#### EXERCISE DATA:
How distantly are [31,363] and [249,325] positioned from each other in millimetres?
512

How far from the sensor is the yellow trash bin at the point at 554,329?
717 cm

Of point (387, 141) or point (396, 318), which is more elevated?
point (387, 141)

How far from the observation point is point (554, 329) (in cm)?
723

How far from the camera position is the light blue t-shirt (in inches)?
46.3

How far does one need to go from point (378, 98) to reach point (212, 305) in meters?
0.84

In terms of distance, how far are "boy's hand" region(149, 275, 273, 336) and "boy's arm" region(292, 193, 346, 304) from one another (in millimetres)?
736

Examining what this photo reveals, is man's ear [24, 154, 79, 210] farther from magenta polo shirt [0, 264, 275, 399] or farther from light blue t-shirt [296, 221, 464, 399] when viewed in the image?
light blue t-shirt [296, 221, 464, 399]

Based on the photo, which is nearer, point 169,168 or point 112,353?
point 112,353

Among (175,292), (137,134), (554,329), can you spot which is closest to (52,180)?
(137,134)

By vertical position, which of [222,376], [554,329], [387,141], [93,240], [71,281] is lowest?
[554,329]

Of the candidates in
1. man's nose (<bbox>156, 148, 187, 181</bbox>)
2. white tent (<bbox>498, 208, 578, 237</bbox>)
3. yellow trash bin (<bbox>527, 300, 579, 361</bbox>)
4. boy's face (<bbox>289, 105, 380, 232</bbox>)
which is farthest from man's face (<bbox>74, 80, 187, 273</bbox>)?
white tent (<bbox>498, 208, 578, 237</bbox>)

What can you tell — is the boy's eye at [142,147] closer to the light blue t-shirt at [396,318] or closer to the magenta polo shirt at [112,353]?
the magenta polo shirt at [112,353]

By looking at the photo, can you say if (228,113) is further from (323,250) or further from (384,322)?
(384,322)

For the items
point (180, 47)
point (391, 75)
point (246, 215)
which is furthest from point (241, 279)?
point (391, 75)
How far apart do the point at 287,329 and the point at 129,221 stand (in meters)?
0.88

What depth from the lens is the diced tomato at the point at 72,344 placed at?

#### WRITTEN REQUEST:
Copy out, word for word, every line from the one containing "For the items" down to the last line of the rows.

#### RESPONSE TO THIS EXERCISE:
For the items
point (180, 47)
point (391, 75)
point (246, 215)
which is furthest from point (241, 279)?
point (391, 75)
How far apart do the point at 287,329 and the point at 129,221 stand (in meters)?
0.88

What depth from the lens is the diced tomato at the point at 72,344 placed at?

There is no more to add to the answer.